Филологические науки / 9. Этно-, социо- и психолингвистика

 

д.филол.н. Тахтарова С.С.

Волжский гуманитарный институт Волгоградского государственного университета, Россия

 

Институциональные аспекты митигации

 

В последние десятилетия в сферу исследовательского интереса лингвистической науки все активнее вовлекается изучение  коммуникативных феноменов, направленных на сохранение баланса интересов и эспектаций собеседников в процессе общения, на предотвращение и разрешение возникающих конфликтов, к которым принадлежит и анализируемая в настоящей статье категория коммуникативного смягчения, определяемая в западной лингвистике термином «митигация».

Основным содержанием митигации, как коммуникативной категории, являются прескрипции, установки и правила, детерминированные максимами вежливости и направленные на минимизацию коммуникативных рисков в интеракции, реализуемые  в общении митигативными стратегиями и тактиками, отмеченными этнокультурной спецификой [Тахтарова 2009: 90]. Ключевые митигативные прескрипции, детерминирующие речевой выбор говорящего в потенциально конфликтогенных ситуациях, таковы: антиконфликтность, некатегоричность, неимпозитивность, глорификация (повышение коммуникативного статуса партнеров по коммуникации) и эмоциональная сдержанность. Определяющей прагматической характеристикой высказываний, содержащих митигативные стратегии и тактики, является установка на кооперативное общение, детерминированная генеральной фатической интенцией, направленной на сохранение коммуникативного контакта. Генеральная стратегия иллокутивного смягчения может реализовываться в общении, в зависимости от вида иллокуции, более частными стратегиями оценочного, директивного, ассертивного и т.д. смягчения, которые, в свою очередь, репрезентируются конкретными митигативными тактиками.

Несмотря на то, что стратегии коммуникативного смягчения активно используются в самых разных коммуникативных ситуациях, институциональный аспект интеракции может оказывать значительное влияние на митигативную специфику коммуникативного поведения говорящего субъекта. В этой связи изучение институциональных параметров митигации имеет несомненное значение и является весьма актуальным. Рассмотрим реализацию стратегий и тактик смягчения в персональном и институциональном общении на примере бытового и политического дискурсов, соответственно.

В качестве ведущего признака разговорного общения отмечается его непринужденность, выражающаяся в относительной свободе речеповеденческих проявлений коммуникантов, меньшей релевантности социально-этических,  коммуникативно-ситуативных и психологических ограничений, сокращении социальной дистанции между собеседниками [Земская,  2004; Китайгородская, Розанова, 2003 и др.]. Вместе с тем, несмотря на то, что социально-этические нормы играют менее важную роль в разговорно-бытовом общении, митигативные прескрипции оказывают значительное влияние на речевое поведение коммуникантов в повседневной интеракции, детерминируя обращение последних к тактикам смягчения. Специфика разговорной речи проявляется, однако, в том, что данные тактики характеризуются меньшей клишированностью, позволяя адресанту проявить свою лингвокреативную компетенцию.
----------
- _Задания_
a – Какие ключевые митигативные прескрипции названы в статье о митигации?
b – Возобновите изложение статьи о митигации, начав сразу после её последнего предложения.
----------
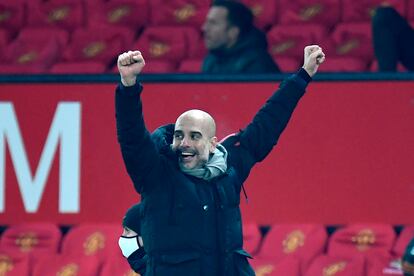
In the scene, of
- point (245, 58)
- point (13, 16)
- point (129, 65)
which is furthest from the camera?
point (13, 16)

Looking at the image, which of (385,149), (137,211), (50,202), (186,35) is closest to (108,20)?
(186,35)

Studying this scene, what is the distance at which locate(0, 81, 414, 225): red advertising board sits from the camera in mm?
8461

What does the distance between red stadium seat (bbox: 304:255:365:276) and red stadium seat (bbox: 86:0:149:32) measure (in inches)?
112

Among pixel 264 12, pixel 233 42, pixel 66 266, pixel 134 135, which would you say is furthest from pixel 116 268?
pixel 264 12

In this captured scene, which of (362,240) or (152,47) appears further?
(152,47)

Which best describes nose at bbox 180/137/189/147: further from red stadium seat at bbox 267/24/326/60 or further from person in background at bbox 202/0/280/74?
red stadium seat at bbox 267/24/326/60

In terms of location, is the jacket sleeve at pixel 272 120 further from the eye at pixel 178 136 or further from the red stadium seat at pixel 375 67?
the red stadium seat at pixel 375 67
----------
- _Ответы по заданиям_
a – Антиконфликтность, некатегоричность, неимпозитивность, глорификация и эмоциональная сдержанность.

b –
Так, например, для межличностного обиходного дискурса характерна бОльшая вариативность в использовании различных форм обращений, реализующих тактику эмоциональной настройки или фасцинативную тактику. Известно, что апеллятивы, направленные на приведение собеседника в состояние, благоприятное для восприятия и изменения поведения, могут задавать определенное отношение адресата к говорящему и, в силу этого, зачастую предваряют просьбы, смягчая директивную интенцию говорящего, например:

- Schätzchen, holst du mir noch ein Glas Sekt? Mir ist immer noch durstig [Danella 2008].

- Aber, aber, Kindchen, … vielleicht sollten wir esrt mal reingehen, und Sie erklären mir bei einem Glas Wein, was Ihnen so schrecklich passiert ist [v. Kürthy 2007].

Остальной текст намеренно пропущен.